- **Exercise passage**:
Start of Block

Cardica (Redwood City, California) stockholders shouldn't have been surprised yesterday when the company said it plans to expand beyond the field of cardiac surgery and into additional surgical markets with the development of a multi-fire endoscopic linear microcutter.

According to Bernard Hausen, MD, PhD, president/CEO of Cardica, the company has been saying for quite some time now that it would introduce products outside its core business of automated anastamosis development.

Now, Hausen told Medical Device Daily, "we're far enough along and confident enough in our IP and technology" to disclose what that [new] device is. He said the Cardica Microcutter is significantly smaller than endoscopic microcutters currently on the market and, unlike other commercialized products, will be able to be fired multiple times without removing the device from the surgical site.

"The endo-stapling market is already a very well established market with a full adoption of the surgical population and in need of new technology to advance the field," Hausen said, the new microcutter proposed to fill that need.

The two major players already in this field are Covidien (Mansfield, Massachusetts) and Ethicon Endo-Surgery (Cincinnati), a business of Johnson & Johnson (New Brunswick, New Jersey). Covidien sells a variety of surgical staplers under its Autosuture brand, and its product line also includes both circular and linear staplers. Ethicon makes a circular stapler for the surgical treatment of hemorrhoids, as well as linear staplers and cutters for colon resection and gastric bypass.

According to Cardica, currently available devices require the stapler to be removed from the surgical site for cartridge reload after each deployment. This requires a total of 11 steps for what the company calls "the reload shuffle," Hausen said.

"In the laparoscopic procedures ... you can imagine how difficult it would be to find exactly the same spot where you left off." In contrast, the Cardica Microcutter is capable of placing up to seven successive staple deployments without needing to remove the device from the surgical site, the company says.

"Our technology is based on a very, very different, novel way of stapling," Hausen said. "It allows the surgeon to just continue stapling without removing the product from the abdominal cavity. That has enormous implications in terms of time and ease of use and also a great implication in terms of cost ... so by having technology where you just continue firing with one device rather than having to replace cartridges, theoretically it could have a cost advantage."

Hausen told MDD that the ability to fire multiple times from one tool, without exchanging it, is based on technology – Cardica's technology – "that cannot just be duplicated by using existing technology. It is a totally different way of stapling." He said current stapling technology has a limitation in that the IP that has been filed is reaching the end of its patent life. Once the patent life expires, he expects there will be a lot more players in the field.

"That will be a strong driving force for some of the major players to dramatically innovate this field and I think the technology we've developed has the potential to do just that."

According to the company, the Cardica Microcutter is 8 mm in diameter, compared to commercialized products that are at least 12 mm in diameter, allowing access through smaller, less-invasive ports. Variants of Cardica's technology could enable shaft diameters as small as 5 mm, the company noted.

Because of the small size of Cardica's device, it also could enable several other applications, such as port-access surgeries, including robot-assisted surgery; Natural Orifice Transluminal Endoscopic Surgery (NOTES); and single-site surgical interventions, Hausen said.

Cardica said it has submitted several patent applications related to the Cardica Microcutter and is in discussions with multiple potential development and commercialization partners to advance development of the device and potentially bring it to market.

End of Block

- **Task set**:
A: Repeat the portion of the Cardica article from "According to the" to "interventions, Hausen said." word for word.
B: According to the Cardica article, how many successive staple deployments can the Cardica Microcutter place without being removed from the surgical site?

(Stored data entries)

Start of Block

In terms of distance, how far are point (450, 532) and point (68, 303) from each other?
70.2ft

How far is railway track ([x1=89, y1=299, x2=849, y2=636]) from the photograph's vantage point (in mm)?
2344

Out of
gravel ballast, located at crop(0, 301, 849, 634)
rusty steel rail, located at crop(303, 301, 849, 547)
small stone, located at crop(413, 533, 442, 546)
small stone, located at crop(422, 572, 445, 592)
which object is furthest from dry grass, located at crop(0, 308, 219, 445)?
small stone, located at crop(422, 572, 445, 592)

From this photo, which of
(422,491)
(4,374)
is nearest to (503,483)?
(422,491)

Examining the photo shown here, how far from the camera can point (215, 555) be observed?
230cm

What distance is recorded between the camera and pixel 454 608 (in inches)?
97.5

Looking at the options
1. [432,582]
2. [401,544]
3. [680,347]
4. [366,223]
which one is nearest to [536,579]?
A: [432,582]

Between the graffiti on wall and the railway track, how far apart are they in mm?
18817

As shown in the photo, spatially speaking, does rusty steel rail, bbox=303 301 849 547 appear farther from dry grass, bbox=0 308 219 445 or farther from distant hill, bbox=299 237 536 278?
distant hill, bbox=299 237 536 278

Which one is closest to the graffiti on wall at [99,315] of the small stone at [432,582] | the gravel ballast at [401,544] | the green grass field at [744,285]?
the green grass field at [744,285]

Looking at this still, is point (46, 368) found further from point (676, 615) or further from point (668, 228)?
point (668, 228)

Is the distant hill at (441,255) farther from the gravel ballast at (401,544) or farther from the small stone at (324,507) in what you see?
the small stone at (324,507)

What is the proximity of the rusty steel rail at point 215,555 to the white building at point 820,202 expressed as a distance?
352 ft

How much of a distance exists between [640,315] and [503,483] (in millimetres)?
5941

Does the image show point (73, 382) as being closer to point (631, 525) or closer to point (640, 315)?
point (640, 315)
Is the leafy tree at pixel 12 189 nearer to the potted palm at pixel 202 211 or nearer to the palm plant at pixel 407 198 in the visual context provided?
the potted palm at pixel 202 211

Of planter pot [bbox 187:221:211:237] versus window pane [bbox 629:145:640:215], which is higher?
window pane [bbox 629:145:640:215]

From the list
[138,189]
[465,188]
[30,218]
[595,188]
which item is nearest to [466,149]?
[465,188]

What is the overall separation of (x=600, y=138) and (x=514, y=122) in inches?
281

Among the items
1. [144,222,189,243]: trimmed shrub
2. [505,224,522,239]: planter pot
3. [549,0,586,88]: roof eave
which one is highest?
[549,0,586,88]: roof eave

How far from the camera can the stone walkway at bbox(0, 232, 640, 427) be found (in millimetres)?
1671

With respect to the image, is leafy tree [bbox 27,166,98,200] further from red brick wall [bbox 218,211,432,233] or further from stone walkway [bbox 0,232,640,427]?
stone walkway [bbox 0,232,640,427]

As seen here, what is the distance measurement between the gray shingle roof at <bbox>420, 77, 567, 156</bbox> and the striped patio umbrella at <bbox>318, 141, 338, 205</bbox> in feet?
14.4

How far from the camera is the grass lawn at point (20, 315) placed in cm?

End of Block

- **Answers to each task**:
A:
According to the company, the Cardica Microcutter is 8 mm in diameter, compared to commercialized products that are at least 12 mm in diameter, allowing access through smaller, less-invasive ports. Variants of Cardica's technology could enable shaft diameters as small as 5 mm, the company noted.

Because of the small size of Cardica's device, it also could enable several other applications, such as port-access surgeries, including robot-assisted surgery; Natural Orifice Transluminal Endoscopic Surgery (NOTES); and single-site surgical interventions, Hausen said.

B: Up to seven.